КОРОТКОЕ ЗАДАНИЕ 1:
Переведите, пожалуйста, на английский предложение из отрывка о Цвингли: «Просьба эта благодаря своей неожиданности произвела потрясающее впечатление.»

Реформатор и на этот раз оказался прав. Крик отчаяния и негодования поднялся в долинах и горах внутренней Швейцарии, когда разнеслась весть о принятом в Аааргау решении. Берн полагал, что эта мера возбудит народ против его вожаков, вызвавших ее своею неуступчивостью. Но на деле случилось как раз противное. Народ видел только непосредственных виновников своего несчастия и сконцентрировал на них всю силу своего озлобления. Война вспыхнула бы немедленно, если бы католические власти не считали более выгодным подождать. Они знали, что в среде их противников господствуют несогласия и выжидали наиболее благоприятного момента.
Действительно, роковое решение, сплотившее католиков, действовало на реформатов, как разъедающий яд. В городах народ громко роптал на своих правителей. В Цюрихе партия, враждебная реформатору, осмелилась громко обвинять его как виновника всех несогласий, возбуждающего швейцарцев к братоубийственной войне. Некоторые не стеснялись даже приписывать ему и эту злополучную меру, против которой он так энергично выступал.
Таким образом, в то самое время, когда Цюриху нужнее всего была твердая руководящая рука реформатора, влияние последнего пошатнулось. На карту было поставлено все его реформаторское дело, все его великие планы относительно дальнейшей судьбы Швейцарии, а между тем он не мог более противодействовать проискам пенсионеров и личных врагов, грозивших уничтожить все плоды его долголетних усилий. При таких обстоятельствах он не считал возможным оставаться долее в Цюрихе и 20 июля явился в совет просить своей отставки. Просьба эта благодаря своей неожиданности произвела потрясающее впечатление. Не только друзья, но даже враги Цвингли не могли примириться с мыслью, что Цюрих, живший до сих пор его идеями, обязанный ему своим величием, может лишиться своего духовного пастыря. Депутация из первых лиц республики немедленно отправилась умолять его оставить свое намерение, и Цвингли, наконец, уступил. Три дня спустя реформатор снова явился в совет и, глубоко взволнованный, объявил, что готов по-прежнему служить городу “до последнего дыхания”.

КОРОТКОЕ ЗАДАНИЕ 2:
Выведите без изменений записи с первой строки до строки, содержащей «1008 inches», включительно.

ПРЕДОСТАВЛЕННЫЕ ЗАПИСИ:
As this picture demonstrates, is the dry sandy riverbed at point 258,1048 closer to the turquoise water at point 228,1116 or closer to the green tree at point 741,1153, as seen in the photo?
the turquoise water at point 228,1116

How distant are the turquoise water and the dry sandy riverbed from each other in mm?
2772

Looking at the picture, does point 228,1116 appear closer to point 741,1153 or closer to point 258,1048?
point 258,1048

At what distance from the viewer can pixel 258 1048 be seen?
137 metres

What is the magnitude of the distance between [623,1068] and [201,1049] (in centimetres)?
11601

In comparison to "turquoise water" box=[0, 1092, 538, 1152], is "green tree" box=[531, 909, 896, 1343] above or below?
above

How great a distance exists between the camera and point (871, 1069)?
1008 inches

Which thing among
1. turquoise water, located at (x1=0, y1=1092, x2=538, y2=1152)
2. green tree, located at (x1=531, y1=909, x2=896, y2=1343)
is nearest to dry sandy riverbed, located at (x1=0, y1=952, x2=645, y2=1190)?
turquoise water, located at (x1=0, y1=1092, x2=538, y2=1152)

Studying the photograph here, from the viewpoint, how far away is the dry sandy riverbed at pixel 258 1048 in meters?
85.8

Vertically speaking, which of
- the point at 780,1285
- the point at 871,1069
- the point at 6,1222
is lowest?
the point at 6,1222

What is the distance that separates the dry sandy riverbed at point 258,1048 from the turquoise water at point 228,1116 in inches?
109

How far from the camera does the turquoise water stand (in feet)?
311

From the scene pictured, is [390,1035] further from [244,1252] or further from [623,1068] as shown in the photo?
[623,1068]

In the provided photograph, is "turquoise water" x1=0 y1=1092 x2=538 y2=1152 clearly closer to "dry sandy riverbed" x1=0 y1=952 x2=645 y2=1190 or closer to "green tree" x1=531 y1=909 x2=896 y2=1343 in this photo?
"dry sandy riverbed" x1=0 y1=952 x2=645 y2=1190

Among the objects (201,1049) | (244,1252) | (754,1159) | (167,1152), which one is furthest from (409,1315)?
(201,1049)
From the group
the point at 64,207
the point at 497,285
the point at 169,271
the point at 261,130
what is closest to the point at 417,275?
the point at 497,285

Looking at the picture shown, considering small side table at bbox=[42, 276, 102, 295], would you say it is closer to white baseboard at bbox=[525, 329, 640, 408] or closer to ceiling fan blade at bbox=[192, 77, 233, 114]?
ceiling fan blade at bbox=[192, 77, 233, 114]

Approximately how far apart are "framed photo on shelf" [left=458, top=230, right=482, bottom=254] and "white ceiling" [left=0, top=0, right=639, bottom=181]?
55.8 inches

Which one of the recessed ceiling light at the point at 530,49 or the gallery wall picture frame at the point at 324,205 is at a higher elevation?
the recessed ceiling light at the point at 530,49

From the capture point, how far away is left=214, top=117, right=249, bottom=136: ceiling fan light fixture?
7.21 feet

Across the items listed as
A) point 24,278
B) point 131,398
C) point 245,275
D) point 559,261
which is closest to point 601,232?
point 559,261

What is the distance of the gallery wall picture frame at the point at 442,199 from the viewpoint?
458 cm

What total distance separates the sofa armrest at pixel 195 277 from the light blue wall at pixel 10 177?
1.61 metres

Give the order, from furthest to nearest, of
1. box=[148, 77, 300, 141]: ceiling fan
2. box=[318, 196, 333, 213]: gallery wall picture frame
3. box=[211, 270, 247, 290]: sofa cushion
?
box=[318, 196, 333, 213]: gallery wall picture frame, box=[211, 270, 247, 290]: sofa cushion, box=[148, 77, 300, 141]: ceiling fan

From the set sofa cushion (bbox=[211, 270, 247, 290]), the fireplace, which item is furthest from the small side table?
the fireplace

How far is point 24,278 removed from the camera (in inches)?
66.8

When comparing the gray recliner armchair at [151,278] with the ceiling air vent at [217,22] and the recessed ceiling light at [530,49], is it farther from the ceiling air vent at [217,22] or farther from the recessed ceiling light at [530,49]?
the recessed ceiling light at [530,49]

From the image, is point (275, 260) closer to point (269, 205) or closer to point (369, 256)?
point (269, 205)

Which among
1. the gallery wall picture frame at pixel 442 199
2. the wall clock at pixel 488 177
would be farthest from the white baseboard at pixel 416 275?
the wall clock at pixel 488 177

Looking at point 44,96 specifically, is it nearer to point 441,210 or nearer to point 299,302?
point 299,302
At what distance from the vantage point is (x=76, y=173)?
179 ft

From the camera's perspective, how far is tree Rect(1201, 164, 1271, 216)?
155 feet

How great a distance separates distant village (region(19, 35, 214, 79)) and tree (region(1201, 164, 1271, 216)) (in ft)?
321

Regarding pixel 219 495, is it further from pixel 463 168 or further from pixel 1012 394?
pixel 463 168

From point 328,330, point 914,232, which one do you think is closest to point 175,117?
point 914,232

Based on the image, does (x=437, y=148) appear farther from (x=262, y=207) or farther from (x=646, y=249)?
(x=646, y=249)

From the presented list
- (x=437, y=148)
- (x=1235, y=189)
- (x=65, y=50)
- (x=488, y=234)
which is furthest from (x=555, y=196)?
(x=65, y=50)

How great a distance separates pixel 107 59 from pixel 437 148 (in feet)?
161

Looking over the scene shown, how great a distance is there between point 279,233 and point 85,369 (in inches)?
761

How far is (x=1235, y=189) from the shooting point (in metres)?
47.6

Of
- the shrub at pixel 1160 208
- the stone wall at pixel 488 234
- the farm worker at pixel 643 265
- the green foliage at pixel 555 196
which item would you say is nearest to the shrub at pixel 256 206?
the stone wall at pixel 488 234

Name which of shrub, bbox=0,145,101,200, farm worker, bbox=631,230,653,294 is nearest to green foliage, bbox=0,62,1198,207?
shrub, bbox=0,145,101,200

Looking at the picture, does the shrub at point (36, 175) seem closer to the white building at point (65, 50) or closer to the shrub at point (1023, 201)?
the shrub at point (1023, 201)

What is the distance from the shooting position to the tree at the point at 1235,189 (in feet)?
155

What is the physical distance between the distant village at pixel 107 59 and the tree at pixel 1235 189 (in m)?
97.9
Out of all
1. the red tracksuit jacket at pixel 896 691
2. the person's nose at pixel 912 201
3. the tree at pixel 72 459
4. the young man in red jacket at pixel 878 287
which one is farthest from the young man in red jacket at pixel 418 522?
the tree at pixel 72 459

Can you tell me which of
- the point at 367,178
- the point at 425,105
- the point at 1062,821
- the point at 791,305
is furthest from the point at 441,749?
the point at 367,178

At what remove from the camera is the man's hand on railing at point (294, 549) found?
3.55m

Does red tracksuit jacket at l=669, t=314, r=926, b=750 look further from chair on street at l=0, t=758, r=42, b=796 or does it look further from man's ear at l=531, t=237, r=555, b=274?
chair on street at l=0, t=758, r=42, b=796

РЕШЕНИЕ ЗАДАНИЯ 1:
Coming so unexpectedly, this request made a staggering impression.

РЕШЕНИЕ ЗАДАНИЯ 2:
As this picture demonstrates, is the dry sandy riverbed at point 258,1048 closer to the turquoise water at point 228,1116 or closer to the green tree at point 741,1153, as seen in the photo?
the turquoise water at point 228,1116

How distant are the turquoise water and the dry sandy riverbed from each other in mm?
2772

Looking at the picture, does point 228,1116 appear closer to point 741,1153 or closer to point 258,1048?
point 258,1048

At what distance from the viewer can pixel 258 1048 be seen?
137 metres

What is the magnitude of the distance between [623,1068] and [201,1049] (in centimetres)?
11601

In comparison to "turquoise water" box=[0, 1092, 538, 1152], is "green tree" box=[531, 909, 896, 1343] above or below?
above

How great a distance exists between the camera and point (871, 1069)?
1008 inches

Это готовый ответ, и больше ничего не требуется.